Journal/ Pre-Print: bioRxiv

Key Words: SARS-CoV-2; COVID-19; Interferon; antiviral therapy; innate immune


1. Study of growth kinetics of SARS-CoV-2 in cultured cells (Vero cells)

2. SARS-CoV-2 replication is inhibited by IFN-α and IFN-β

3. Therapeutic potency of type I IFNs for COVID-19


In this study SARS-CoV-2 infection and its potential treatment with Type I interferons was studied in vitro. Growth kinetics of SARS-CoV-2 were characterized, and it was observed that viral titres peaked at approximatley 24 hours post-infection and remained stable until 40 hours post-infection. Cells were treated with IFN-α or IFN-β prior to infection and treatment was continued afterwards. With increasing IFN concentrations, the virus titres steadily decreased, with IFN-β being slightly more effective than IFN-α. The paper adds to the current knowledge on potential treatments, however, on a very fundamental level of research and not translational to the clinical use yet.

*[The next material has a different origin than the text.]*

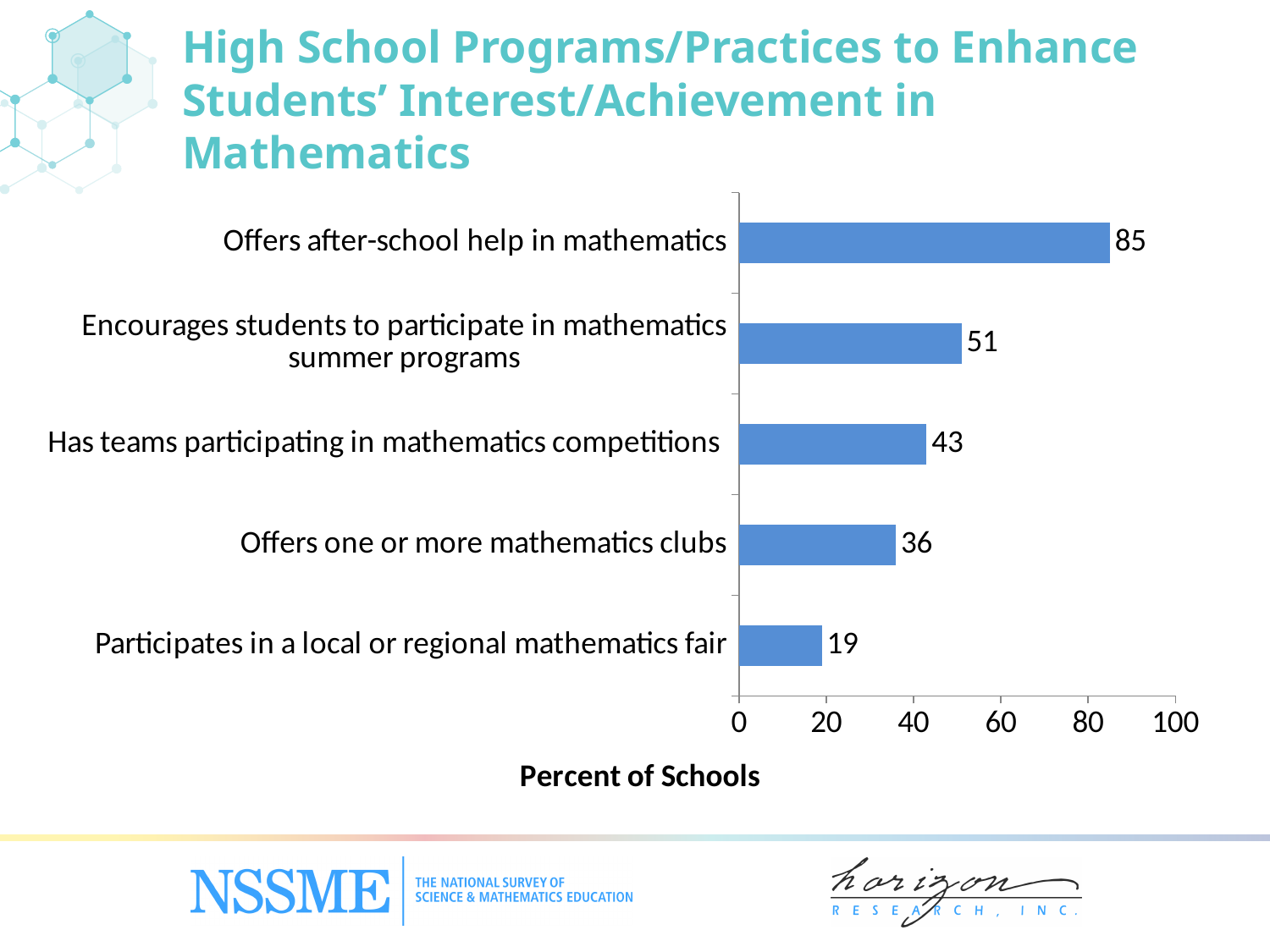
What is the label of the horizontal axis? Percent of Schools Which program/practice has the highest percent of schools? Offers after-school help in mathematics What percent of schools offer one or more mathematics clubs? 36 What percent of schools participate in a local or regional mathematics fair? 19 What percent of schools encourage students to participate in mathematics summer programs? 51 Which is larger: the percent of schools with teams participating in mathematics competitions or the percent offering one or more mathematics clubs? Has teams participating in mathematics competitions What kind of chart is shown on the slide? Bar chart What percent of schools have teams participating in mathematics competitions? 43 What is the difference in percent of schools between offering after-school help in mathematics and offering one or more mathematics clubs? 49 What percent of schools offer after-school help in mathematics? 85 Which program/practice has the lowest percent of schools? Participates in a local or regional mathematics fair How many programs/practices are shown in the chart? 5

Understand the immune response to SARS-CoV2/COVID19

Understand the virology and/or cell biology of SARS-CoV2/COVID19

Potential for a new treatment option for SARS-CoV2/COVID19


· In vitro study


Novelty: New insights for using Type I IFN as potential treatment

Standing in the field: Results are not controversial and theoretically expected. Additionally, other preprint articles also show SARs-CoV-2 is susceptible to type I interferon inhibition.

Appropriate statistics: Yes

Viral model used: SARS-CoV-2 (USA-WA1/2020)

Translatability: Yes, but more clinical studies needed.

Main limitations:

The authors claim that SARS- CoV-2 is more susceptible to IFN than SARS-CoV, but they do not produce all the data needed to support this. EC50 values of both viruses would need to be determined in parallel in the same model system. It is claimed that Type I IFN is suppressing SARS-CoV-2 infection which could potentially be used for clinical treatment of patients. However, in all experiments the cells were already treated with IFN prior to infection not during. They also do not consider the proinflammatory properties of type I interferon. This is particularly important as pathology, in some patients, is thought to be driven by a cytokine storm to which IFNs can contribute.